HARLEZ-VOUS FRANCAIS: Do you know how to drive a French motorcycle?

FRIENDLY GODS: We are wild and crazy!

PLEASE ANSWER: Honk if you are Scottish.

POSH MORTEM: Death styles of the rich and famous.

ALOHA OY: Love; greetings; bye bye; Of such pain that you would never know.

VISA LA FRANCE: Do not leave your castle without it.

COME, VIDI, VELCRO: I came, I saw, I stayed.

ZITGEIST: Clearasil doesn’t quite cover it.

6. Veil the truth with humor

Much of life is fast-paced and tense. Consider opening a mock meeting

serious inspiration or admonition, then smiling.
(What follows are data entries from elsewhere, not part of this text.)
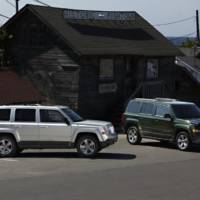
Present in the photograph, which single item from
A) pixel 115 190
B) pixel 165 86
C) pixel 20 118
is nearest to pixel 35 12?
pixel 165 86

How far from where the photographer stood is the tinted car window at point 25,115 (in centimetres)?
2081

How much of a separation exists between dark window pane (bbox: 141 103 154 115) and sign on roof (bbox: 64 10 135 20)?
13.5 metres

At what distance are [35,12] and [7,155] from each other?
54.4 ft

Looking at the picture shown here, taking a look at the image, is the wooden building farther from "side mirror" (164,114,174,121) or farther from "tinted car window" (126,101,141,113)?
"side mirror" (164,114,174,121)

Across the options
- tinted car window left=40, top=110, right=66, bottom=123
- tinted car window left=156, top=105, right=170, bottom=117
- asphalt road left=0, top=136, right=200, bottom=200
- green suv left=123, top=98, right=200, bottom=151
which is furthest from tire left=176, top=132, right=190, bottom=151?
tinted car window left=40, top=110, right=66, bottom=123

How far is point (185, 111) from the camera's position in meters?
25.1

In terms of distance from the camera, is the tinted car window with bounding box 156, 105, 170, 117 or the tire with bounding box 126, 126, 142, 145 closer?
the tinted car window with bounding box 156, 105, 170, 117

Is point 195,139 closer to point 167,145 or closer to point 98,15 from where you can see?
point 167,145

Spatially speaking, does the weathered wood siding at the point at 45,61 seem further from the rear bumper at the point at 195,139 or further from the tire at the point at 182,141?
the rear bumper at the point at 195,139

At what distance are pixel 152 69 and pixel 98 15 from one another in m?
→ 4.96

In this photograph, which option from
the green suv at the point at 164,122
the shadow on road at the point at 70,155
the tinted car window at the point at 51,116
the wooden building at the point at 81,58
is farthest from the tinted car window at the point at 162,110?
the wooden building at the point at 81,58

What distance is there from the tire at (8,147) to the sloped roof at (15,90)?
12.0 m

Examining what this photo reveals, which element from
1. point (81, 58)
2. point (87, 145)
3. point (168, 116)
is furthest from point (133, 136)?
point (81, 58)

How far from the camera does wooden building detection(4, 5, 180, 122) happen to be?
35.0 meters
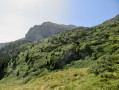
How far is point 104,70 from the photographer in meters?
16.7

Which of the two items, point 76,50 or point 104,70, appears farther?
point 76,50

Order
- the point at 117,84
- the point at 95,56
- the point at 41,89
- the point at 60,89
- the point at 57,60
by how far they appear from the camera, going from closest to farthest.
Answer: the point at 117,84
the point at 60,89
the point at 41,89
the point at 95,56
the point at 57,60

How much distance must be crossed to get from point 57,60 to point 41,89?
69.5 ft

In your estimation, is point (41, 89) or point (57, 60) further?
point (57, 60)

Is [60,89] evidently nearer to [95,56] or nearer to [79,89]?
[79,89]

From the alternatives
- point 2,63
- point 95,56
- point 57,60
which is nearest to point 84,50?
point 95,56

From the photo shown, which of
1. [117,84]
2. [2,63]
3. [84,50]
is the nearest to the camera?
[117,84]

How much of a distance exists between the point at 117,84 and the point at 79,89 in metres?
5.35

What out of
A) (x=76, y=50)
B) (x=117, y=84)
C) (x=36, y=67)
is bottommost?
(x=36, y=67)

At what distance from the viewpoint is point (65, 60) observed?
3669 cm

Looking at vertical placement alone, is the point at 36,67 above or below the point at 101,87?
below

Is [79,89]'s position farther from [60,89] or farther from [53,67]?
[53,67]

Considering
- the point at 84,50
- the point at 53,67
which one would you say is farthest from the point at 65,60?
the point at 84,50

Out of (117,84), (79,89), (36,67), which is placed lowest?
(36,67)
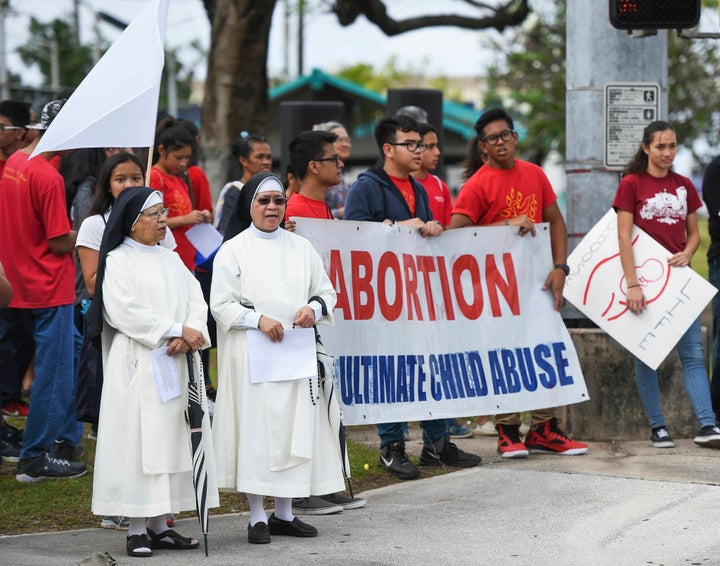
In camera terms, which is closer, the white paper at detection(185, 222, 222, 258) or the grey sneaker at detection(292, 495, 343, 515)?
the grey sneaker at detection(292, 495, 343, 515)

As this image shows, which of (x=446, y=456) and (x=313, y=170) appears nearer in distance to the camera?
(x=313, y=170)

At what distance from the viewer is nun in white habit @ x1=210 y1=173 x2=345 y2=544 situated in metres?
6.45

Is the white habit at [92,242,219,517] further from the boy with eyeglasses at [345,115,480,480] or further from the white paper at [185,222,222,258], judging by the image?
the white paper at [185,222,222,258]

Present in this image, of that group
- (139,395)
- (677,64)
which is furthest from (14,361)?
(677,64)

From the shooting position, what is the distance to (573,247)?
9453mm

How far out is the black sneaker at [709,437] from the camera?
8531mm

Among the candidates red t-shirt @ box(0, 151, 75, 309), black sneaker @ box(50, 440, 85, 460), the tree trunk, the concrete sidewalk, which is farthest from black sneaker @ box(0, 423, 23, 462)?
the tree trunk

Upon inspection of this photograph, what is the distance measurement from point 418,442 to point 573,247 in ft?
5.79

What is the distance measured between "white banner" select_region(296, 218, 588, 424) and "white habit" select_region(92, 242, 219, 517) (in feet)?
4.76

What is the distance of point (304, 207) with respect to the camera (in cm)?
771

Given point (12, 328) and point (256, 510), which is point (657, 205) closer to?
point (256, 510)

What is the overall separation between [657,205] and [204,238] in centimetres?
299

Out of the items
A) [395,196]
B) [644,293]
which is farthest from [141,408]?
[644,293]

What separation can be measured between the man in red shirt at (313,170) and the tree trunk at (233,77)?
30.3 feet
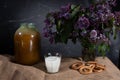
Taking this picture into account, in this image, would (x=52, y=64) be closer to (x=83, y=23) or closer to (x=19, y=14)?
(x=83, y=23)

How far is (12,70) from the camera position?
1076mm

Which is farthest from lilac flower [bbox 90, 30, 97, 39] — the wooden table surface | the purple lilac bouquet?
the wooden table surface

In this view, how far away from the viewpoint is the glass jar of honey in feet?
3.93

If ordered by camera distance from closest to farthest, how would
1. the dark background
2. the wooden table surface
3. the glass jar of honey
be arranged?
the wooden table surface < the glass jar of honey < the dark background

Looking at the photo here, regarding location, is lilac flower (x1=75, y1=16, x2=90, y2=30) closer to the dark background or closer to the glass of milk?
the glass of milk

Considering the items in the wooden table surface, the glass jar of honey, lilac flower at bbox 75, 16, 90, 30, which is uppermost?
lilac flower at bbox 75, 16, 90, 30

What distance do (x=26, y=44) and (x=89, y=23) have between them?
0.33 m

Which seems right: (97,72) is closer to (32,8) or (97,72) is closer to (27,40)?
(27,40)

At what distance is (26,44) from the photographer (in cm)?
121

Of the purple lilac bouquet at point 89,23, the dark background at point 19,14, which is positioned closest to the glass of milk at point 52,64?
the purple lilac bouquet at point 89,23

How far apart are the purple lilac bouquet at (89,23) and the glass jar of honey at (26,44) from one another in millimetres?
93

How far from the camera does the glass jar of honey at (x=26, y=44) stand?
3.93 feet

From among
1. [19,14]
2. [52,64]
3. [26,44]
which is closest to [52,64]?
[52,64]

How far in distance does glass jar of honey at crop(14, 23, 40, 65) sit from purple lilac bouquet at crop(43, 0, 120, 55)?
0.30ft
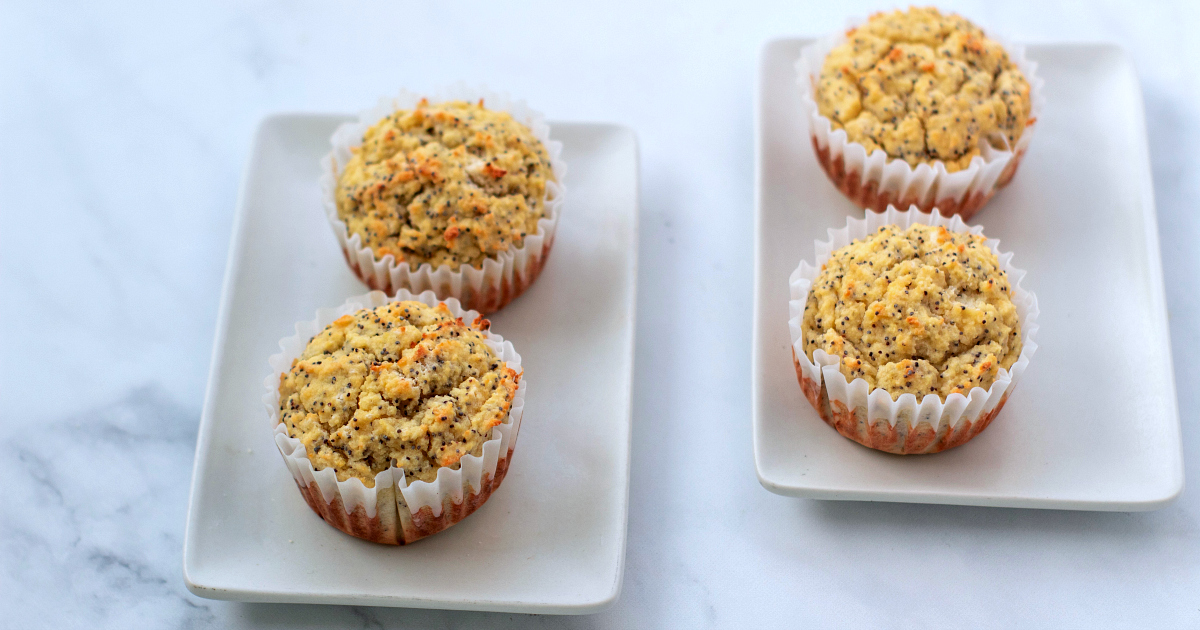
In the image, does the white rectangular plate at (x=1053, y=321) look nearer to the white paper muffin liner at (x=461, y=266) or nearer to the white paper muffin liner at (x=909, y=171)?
the white paper muffin liner at (x=909, y=171)

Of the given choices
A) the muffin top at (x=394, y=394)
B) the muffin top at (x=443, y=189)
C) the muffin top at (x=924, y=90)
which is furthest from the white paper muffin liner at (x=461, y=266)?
the muffin top at (x=924, y=90)

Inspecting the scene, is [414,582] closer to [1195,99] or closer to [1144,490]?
[1144,490]

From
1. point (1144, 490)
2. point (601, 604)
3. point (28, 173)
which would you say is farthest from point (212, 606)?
point (1144, 490)

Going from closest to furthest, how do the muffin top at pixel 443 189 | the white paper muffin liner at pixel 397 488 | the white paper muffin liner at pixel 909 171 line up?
the white paper muffin liner at pixel 397 488
the muffin top at pixel 443 189
the white paper muffin liner at pixel 909 171

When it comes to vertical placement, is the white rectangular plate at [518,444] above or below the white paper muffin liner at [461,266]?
below

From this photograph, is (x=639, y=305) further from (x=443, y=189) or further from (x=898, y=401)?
(x=898, y=401)

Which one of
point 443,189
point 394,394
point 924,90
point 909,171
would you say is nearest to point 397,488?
point 394,394
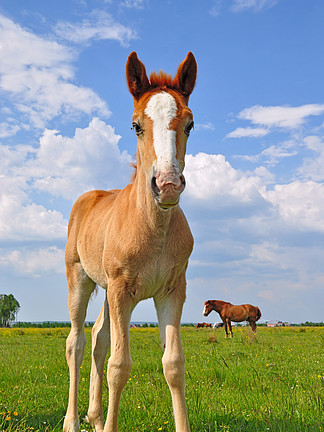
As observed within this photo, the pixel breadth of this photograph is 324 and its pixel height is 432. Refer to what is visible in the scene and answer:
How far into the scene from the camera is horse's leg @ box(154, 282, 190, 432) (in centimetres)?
338

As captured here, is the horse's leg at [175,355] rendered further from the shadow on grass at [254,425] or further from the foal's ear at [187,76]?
the foal's ear at [187,76]

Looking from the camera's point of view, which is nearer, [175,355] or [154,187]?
[154,187]

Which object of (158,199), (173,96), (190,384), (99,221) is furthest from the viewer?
(190,384)

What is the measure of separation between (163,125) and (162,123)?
2 cm

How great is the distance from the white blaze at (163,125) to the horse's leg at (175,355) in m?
1.21

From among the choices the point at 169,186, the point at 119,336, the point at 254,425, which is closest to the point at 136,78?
the point at 169,186

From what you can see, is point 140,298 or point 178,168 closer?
point 178,168

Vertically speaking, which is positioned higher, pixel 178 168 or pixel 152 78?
pixel 152 78

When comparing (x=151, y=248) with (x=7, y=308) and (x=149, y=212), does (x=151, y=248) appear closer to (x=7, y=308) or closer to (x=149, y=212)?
(x=149, y=212)

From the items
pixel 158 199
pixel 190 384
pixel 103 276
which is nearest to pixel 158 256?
pixel 158 199

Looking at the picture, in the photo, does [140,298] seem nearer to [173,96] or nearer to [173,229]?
[173,229]

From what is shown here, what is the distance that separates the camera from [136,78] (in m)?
3.54

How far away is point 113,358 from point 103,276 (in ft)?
3.53

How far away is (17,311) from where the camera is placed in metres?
83.8
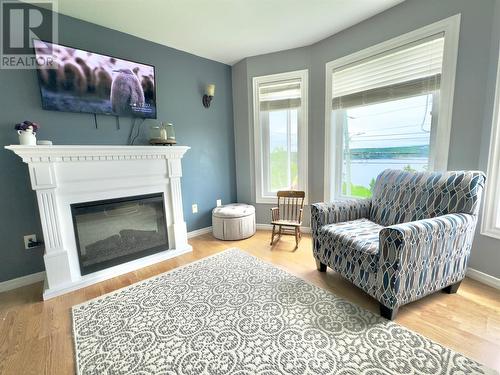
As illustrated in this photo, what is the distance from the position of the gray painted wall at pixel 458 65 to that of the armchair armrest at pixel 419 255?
23.3 inches

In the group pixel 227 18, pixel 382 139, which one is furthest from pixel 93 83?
pixel 382 139

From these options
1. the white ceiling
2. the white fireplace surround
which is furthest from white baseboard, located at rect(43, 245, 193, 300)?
the white ceiling

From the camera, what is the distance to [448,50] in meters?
1.87

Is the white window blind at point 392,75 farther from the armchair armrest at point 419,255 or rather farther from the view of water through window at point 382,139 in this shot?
the armchair armrest at point 419,255

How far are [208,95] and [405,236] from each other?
2784 mm

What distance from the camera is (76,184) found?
6.63ft

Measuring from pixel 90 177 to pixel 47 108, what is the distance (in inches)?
28.0

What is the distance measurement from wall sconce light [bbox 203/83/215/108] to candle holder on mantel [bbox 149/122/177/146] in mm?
660

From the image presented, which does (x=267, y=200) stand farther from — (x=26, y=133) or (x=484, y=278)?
(x=26, y=133)

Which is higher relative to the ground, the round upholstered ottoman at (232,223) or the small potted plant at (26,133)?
the small potted plant at (26,133)

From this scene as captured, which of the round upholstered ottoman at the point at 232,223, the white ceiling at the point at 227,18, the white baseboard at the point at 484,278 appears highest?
the white ceiling at the point at 227,18

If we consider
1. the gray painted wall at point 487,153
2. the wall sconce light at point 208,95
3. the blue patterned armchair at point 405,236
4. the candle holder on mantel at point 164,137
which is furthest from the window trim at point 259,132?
the gray painted wall at point 487,153

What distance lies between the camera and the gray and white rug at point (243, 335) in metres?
1.18

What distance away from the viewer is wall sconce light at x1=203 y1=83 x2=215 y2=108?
10.0 feet
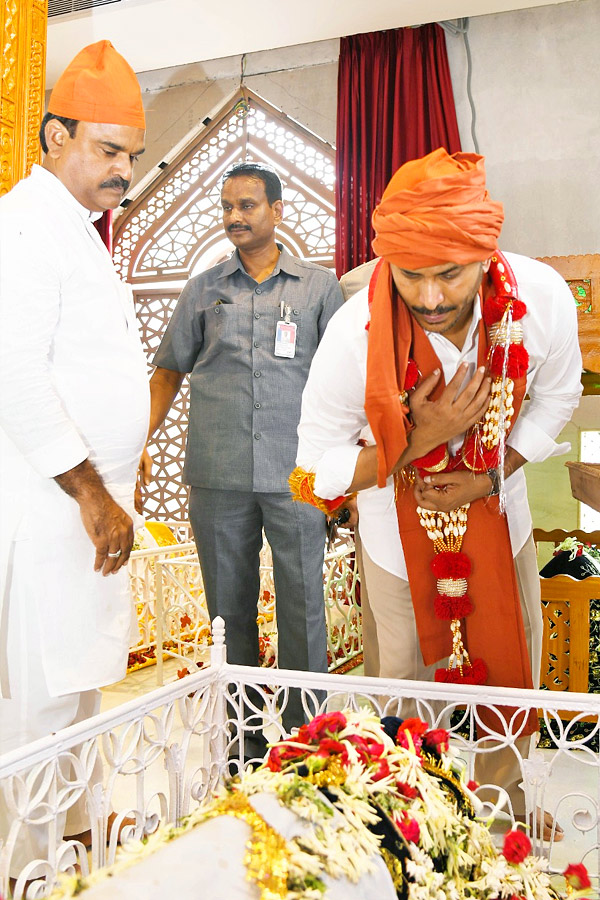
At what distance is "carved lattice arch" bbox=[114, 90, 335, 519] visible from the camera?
175 inches

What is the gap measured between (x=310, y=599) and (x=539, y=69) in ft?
9.72

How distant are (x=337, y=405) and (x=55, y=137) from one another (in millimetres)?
821

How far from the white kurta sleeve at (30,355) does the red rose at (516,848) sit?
996mm

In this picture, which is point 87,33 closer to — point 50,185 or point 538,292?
point 50,185

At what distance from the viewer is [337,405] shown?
169 cm

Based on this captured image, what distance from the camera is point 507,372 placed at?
161 cm

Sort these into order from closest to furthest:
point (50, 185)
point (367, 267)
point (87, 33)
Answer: point (50, 185) → point (367, 267) → point (87, 33)

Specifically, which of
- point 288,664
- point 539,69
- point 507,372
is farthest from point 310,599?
point 539,69

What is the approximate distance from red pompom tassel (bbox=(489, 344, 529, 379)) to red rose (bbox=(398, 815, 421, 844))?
0.94 metres

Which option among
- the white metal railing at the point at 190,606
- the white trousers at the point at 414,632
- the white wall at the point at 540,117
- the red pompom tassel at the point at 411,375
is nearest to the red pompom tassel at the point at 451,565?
the white trousers at the point at 414,632

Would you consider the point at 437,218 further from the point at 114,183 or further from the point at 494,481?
the point at 114,183

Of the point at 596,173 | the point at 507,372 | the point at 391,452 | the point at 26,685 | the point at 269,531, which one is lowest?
the point at 26,685

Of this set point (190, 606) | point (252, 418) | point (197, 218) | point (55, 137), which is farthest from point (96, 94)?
point (197, 218)

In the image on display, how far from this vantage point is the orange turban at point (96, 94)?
1744mm
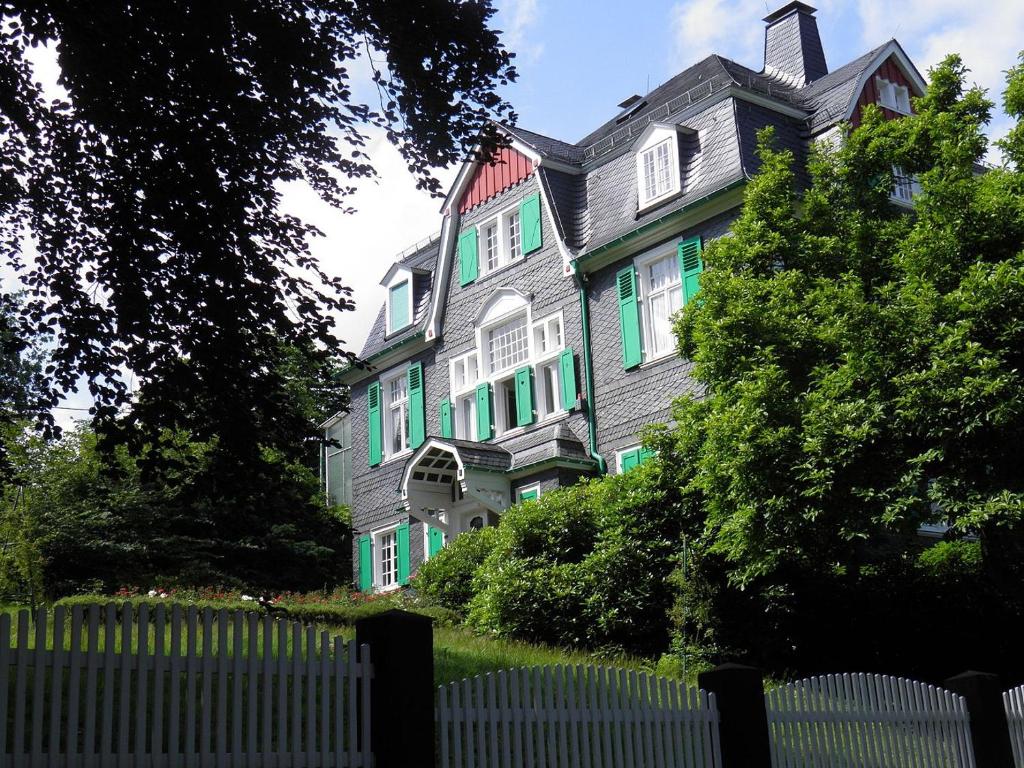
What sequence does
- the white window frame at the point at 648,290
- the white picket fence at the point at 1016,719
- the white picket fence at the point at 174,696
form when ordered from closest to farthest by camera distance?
the white picket fence at the point at 174,696
the white picket fence at the point at 1016,719
the white window frame at the point at 648,290

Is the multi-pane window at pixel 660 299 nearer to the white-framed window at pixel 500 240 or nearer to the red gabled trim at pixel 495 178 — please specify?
the white-framed window at pixel 500 240

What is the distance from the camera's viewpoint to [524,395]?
78.9 feet

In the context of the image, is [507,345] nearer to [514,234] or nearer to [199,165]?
[514,234]

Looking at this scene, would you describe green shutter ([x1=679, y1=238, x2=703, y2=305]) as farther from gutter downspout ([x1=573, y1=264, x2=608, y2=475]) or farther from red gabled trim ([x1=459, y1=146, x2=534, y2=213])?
red gabled trim ([x1=459, y1=146, x2=534, y2=213])

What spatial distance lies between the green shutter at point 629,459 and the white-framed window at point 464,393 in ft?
15.9

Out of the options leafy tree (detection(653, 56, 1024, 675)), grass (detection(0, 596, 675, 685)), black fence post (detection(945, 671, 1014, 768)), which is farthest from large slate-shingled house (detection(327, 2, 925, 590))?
black fence post (detection(945, 671, 1014, 768))

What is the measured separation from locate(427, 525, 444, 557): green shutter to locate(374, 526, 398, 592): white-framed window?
171cm

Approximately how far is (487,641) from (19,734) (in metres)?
10.9

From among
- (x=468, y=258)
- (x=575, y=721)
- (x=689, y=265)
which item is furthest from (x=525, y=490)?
(x=575, y=721)

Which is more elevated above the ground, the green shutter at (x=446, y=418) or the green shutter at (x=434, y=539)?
the green shutter at (x=446, y=418)

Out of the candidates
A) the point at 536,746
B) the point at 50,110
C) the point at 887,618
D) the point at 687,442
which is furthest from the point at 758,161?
the point at 536,746

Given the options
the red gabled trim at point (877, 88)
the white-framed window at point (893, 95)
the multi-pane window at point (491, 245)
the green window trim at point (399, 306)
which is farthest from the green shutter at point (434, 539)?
the white-framed window at point (893, 95)

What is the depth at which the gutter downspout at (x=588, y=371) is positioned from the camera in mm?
22250

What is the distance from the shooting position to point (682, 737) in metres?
8.63
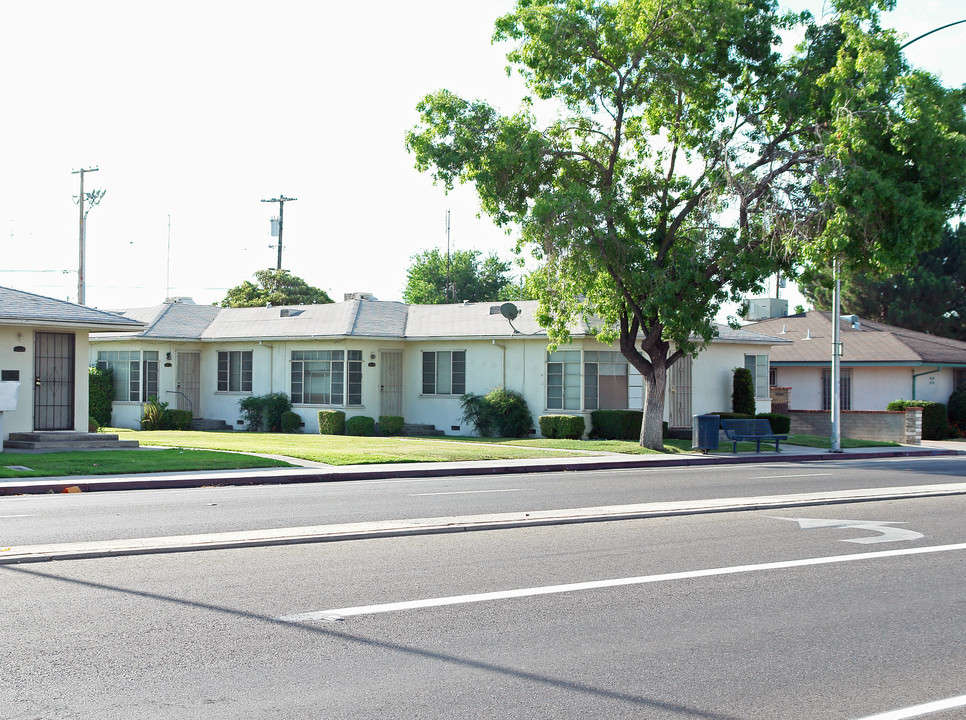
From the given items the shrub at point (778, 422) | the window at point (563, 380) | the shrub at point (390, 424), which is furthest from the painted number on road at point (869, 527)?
the shrub at point (390, 424)

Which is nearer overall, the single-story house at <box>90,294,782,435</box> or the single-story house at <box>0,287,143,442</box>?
the single-story house at <box>0,287,143,442</box>

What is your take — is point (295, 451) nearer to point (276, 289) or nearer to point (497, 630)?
point (497, 630)

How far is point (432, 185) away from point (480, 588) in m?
18.9

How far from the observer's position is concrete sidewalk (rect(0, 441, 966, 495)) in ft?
55.2

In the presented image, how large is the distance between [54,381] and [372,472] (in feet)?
33.0

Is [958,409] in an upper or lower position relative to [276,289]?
lower

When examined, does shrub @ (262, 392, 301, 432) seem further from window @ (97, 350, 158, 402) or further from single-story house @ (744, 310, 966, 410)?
single-story house @ (744, 310, 966, 410)

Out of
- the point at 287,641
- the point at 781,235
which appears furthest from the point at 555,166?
the point at 287,641

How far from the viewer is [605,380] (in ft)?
105

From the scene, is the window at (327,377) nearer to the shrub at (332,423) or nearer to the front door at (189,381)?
the shrub at (332,423)

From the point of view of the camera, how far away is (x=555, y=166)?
1038 inches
You will find true life, like Dilbert

examples everywhere you can save for your dry humorous use.

Here are some of my favourites, collected by Accountemps one year:

“What I need is a list of unknown specific problems that we will find.”

(Lykes Lines Shipping)

“This project is so important that we can’t let things that are more

important interferes with it”.

(Advertising/Marketing Manager, United Parcel Service)

‘We know that communication is a problem, but the company is not going to

discuss it with the employees.

(Switching Supervisor, AT&T Long Lines Division)

7. Encapsulate a situation

Offer a vignette that captures an emotion.

Example: At the end of 2002 a book by Jenny Lee will be published, entitled: I Do. I did,

And now what?: Reflections of a woman on married life, which the agent characterized

thus (after drawing our attention): “a tirade that (almost despite itself) ends as a

marriage celebration.”

Financial analyst Alan Parisse shared this perhaps apocryphal newspaper.

ad with me: “For sale. Baby shoes. Never worn.”